- Born: Thomas Muyombo October 28, 1984 (age 41) Uganda
- Genres: R&B, Afrobeat, dancehall
- Occupations: Singer, physician
- Instrument: Vocals
- Years active: 2005–present
- Label: Kina Music
- Formerly of: Afro-Saints
- Website: instagram.com/tomclose/

= Tom Close =

Rwandan-based musician

Thomas Muyombo (born 28 October 1984), also known as Tom Close, is a Ugandan-born, Rwandan-based musician, and physician. A ChimpReports reviewer in 2013 described him as "the king of Afrobeat and dancehall" in Rwanda.

== Early life and education ==
Muyombo, the second of three children, was born on 28 October 1984 to Edward Karangwa and Faith Grace Dukuze in the Masindi District of Uganda. After beginning his primary education in Uganda, Muyombo relocated to Rwanda, where he completed his secondary education at Kiziguro secondary school and the French Lycée de Kigali. In fourth grade, he began singing in church choirs.

He completed a university degree in Human Medicine at the National University of Rwanda in 2013.

== Career ==

===Musical career===
As a musician, Muyombo goes by the name Tom Close.

In 2005, Muyombo formed his first group with four friends under the name Afro-Saints, recording five songs between 2006 and 2007 but without gaining popular success. His first single as a solo artist, "Mbwira", was recorded in November 2007 and was followed by the release of his debut album, Kuki, in May 2008. He recorded four more albums between 2008 and 2013, entitled Subeza, Ntubanyurwa, Komeza Utsinde and Mbabariara Ugaruke.

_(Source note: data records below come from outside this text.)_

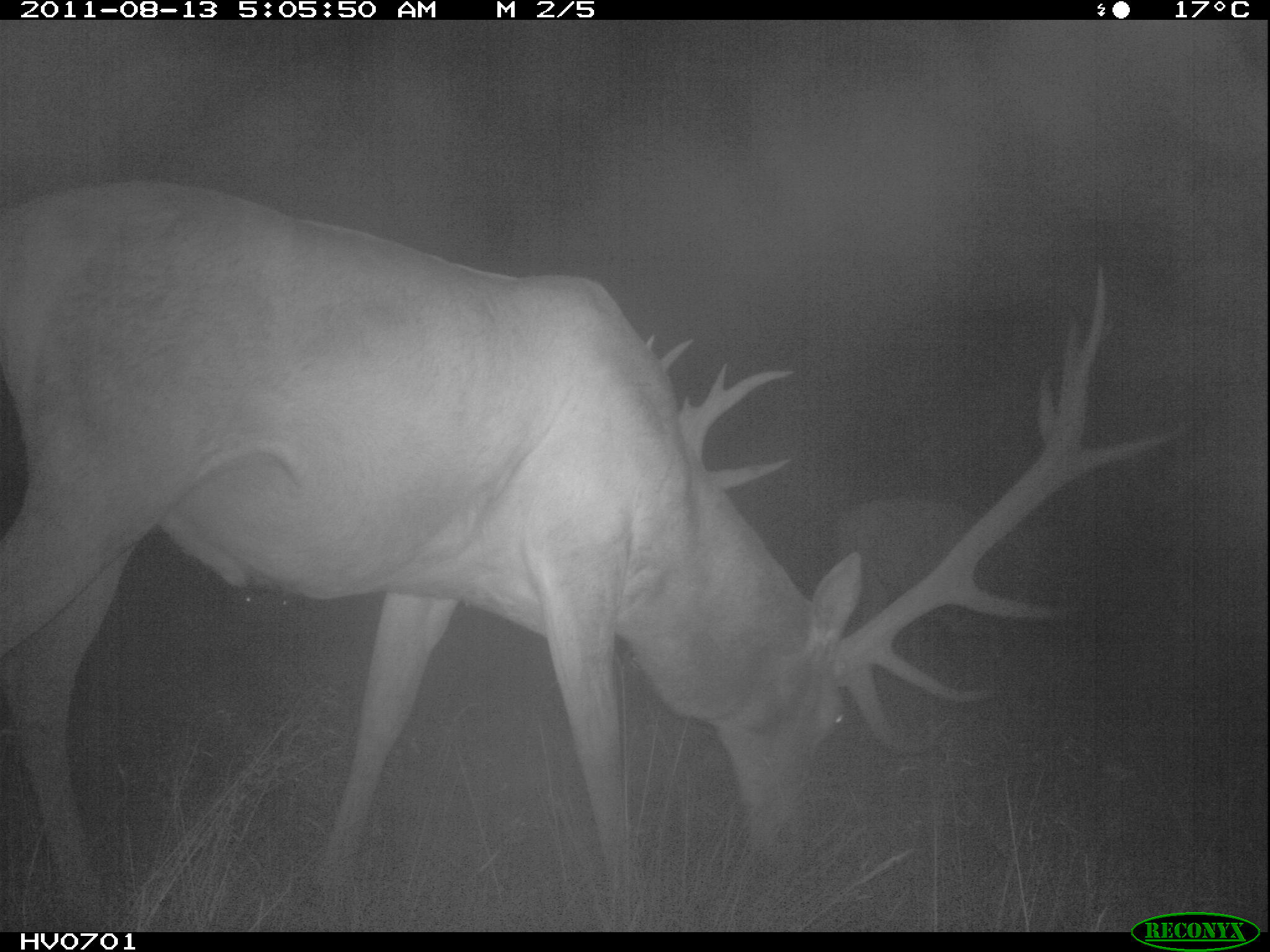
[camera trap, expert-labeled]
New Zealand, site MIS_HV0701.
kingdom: Animalia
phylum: Chordata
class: Mammalia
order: Artiodactyla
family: Cervidae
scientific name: Cervidae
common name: deer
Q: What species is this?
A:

He has collaborated with numerous Rwandan and international artists, including Professor Jay, Radio and Weasel, General Ozzey, Knowless, and Sean Kingston. He has toured widely in Rwanda and the countries of the East African Community, and performed in the United States in 2011. He performed at a cohas ncert celebrating the tenth anniversary of regional telecommunications company MTN alongside international artist Shaggy.

Muyombo win first annual Primus Guma Guma Super Star famous artists competition, held at Amahoro Stadium in 2011. In 2008, he won Best Artist at a competition hosted by the National University of Rwanda. He also won Artist of the Year at the Salax Awards in 2009, 2010 and 2011.

=== Medical career ===
After graduation, Muyombo joined the pediatrics department of Kacyiru hospital in 2014. In 2015, he joined the blood transfusion service in 2015 and was appointed as the Director of Regional Centre for Blood Transfusion for Kigali in 2019.

He has also worked as doctor at the national police hospital located in Kigali.

== Selected publications ==

- Inka Yanjye (comic, three volumes)
- Nkunda u Rwanda (comic)
- suka Yanjye (comic)

== Personal life ==
Muyombo's mother died in 1996. He is married and had two children.